The US Court of Appeals for the Eighth Circuit said that, although the plan lost the entire $20-million investment, the plan remained in surplus throughout the period.
Plaintiffs alleged that 3M, the employer, violated the prudent-man standard of care when it invested plan assets in the hedge fund without adequate investigation and monitoring.
In 1990, 3M and its defined benefit pension plan administrator invested $20 million of the plan’s assets in Granite Corp., a hedge fund that invested primarily in collateralized mortgage obligations (CMO).
Initially the investment fared well, rising to $34 million. But rising interest rates led to a collapse in the CMO market, Granite’s bankruptcy, and a total loss of the plan’s investment.
A number of plan participants sued 3M alleging that it breached its ERISA fiduciary duties by failing to investigate and monitor the investment in Granite.
The US District Court for the District of Minnesota dismissed the participants’ claims.
Citing the US Supreme Court in Hughes Aircraft Co. v. Jacobson, the district court noted that plan had incurred no loss and that the plaintiffs had no standing to recover on a loss that had not occurred.
Quoting the Supreme Court, the decision noted ‘T]he employer typically bears the entire investment risk and — short of the consequences of plan termination — must cover any underfunding as the result of a shortfall that may occur from the plan’s investments. . . .Given the employer’s obligation to make up any shortfall, no plan member has a claim to any particular asset that composes a part of the plan’s general asset pool. . . . Since a decline in the value of a plan’s assets does not alter accrued benefits, members similarly have no entitlement to share in a plan’s surplus. “
On appeal, plaintiffs and the Secretary of Labor both challenged the district court’s conclusion that there was no loss to the Plan.
The Labor Department cautioned that a holding that “an employer-fiduciary is not liable for losses caused by fiduciary breaches when a defined benefit pension plan is overfunded will have a substantial impact on the ability of the Secretary to enforce the statute.”
The Eighth Circuit agreed that the district court improperly focused on losses to the plan as the essential element of the fiduciary’s liability. The court also found the determination that the plan had not suffered a loss contrary to the plain meaning of (ERISA) § 1109(a).’

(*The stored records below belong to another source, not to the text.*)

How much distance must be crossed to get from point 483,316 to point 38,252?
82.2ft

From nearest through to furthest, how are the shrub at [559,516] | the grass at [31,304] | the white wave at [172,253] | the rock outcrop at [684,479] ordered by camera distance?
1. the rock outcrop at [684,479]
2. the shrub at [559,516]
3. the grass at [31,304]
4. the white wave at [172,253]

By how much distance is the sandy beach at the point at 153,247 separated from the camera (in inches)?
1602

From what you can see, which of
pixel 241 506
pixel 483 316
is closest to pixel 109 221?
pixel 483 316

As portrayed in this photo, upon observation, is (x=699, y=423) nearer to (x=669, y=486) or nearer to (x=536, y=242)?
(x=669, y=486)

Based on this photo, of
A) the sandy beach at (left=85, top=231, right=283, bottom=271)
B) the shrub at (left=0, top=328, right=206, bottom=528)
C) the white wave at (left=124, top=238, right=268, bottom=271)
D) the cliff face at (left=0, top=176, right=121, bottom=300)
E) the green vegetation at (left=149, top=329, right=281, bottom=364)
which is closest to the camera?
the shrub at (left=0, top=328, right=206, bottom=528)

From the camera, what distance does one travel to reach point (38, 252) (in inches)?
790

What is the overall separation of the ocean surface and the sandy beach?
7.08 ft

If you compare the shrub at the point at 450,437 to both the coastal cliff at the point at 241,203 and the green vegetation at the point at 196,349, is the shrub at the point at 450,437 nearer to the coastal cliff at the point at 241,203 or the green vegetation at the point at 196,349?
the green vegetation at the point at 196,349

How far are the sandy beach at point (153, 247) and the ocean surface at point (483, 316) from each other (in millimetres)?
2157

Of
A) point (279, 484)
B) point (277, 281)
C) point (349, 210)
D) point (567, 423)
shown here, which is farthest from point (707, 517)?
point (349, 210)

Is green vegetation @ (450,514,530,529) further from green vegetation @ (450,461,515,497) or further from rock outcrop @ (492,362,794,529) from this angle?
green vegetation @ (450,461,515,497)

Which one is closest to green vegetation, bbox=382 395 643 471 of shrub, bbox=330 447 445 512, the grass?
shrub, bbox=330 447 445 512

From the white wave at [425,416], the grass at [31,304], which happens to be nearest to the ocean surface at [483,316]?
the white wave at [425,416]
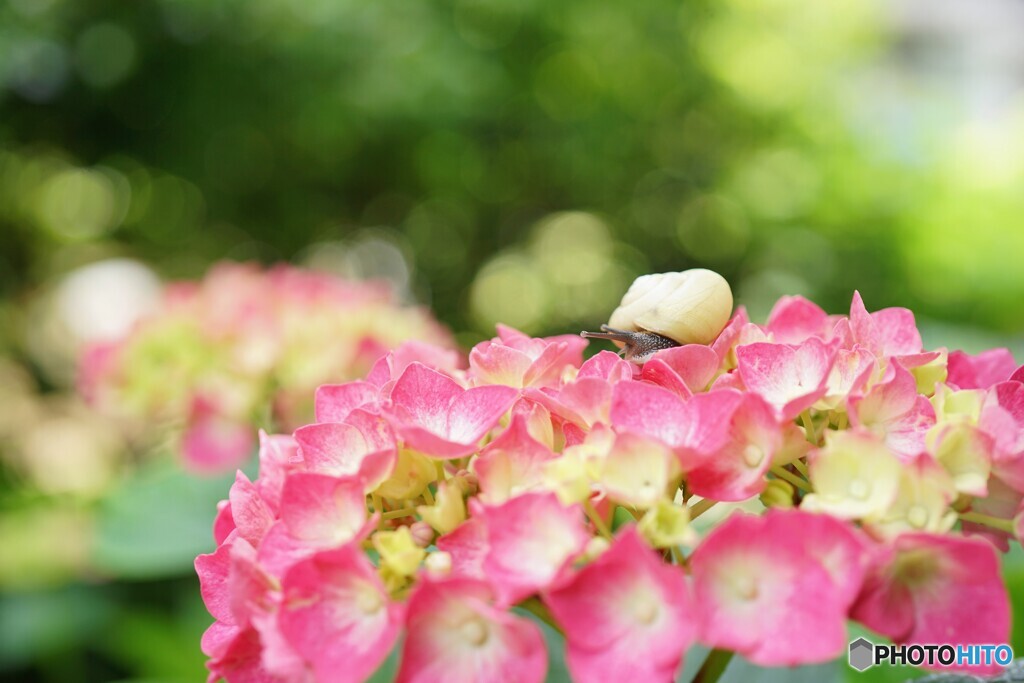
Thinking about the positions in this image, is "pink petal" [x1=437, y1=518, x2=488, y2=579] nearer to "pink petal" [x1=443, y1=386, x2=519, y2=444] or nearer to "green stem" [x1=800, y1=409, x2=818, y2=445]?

However, the appellate judges relied on the US Supreme Court’s characterization of the unique features of a defined benefit plan in Hughes.
Specifically, the Eighth Circuit noted that plaintiff’s had no claim on a pension plan’s surplus and that “..the reality is that a relatively modest loss to Plan surplus is a loss only to 3M, the Plan’s sponsor.”
In deciding in favor of the plan sponsor, the court noted that although the plan lost money, the plaintiffs did not – and therefore the appellate court found they had no standing to bring suit.
Secondly, the court noted that the primary purpose of ERISA is the protection of individual pension rights – and that the basic remedy for a breach of fiduciary duty would be to restore participant/beneficiaries to where they would be but for the breach of that duty.
In this case, since the pension plan had a surplus both before – and after – the investment loss, there was no restoration required.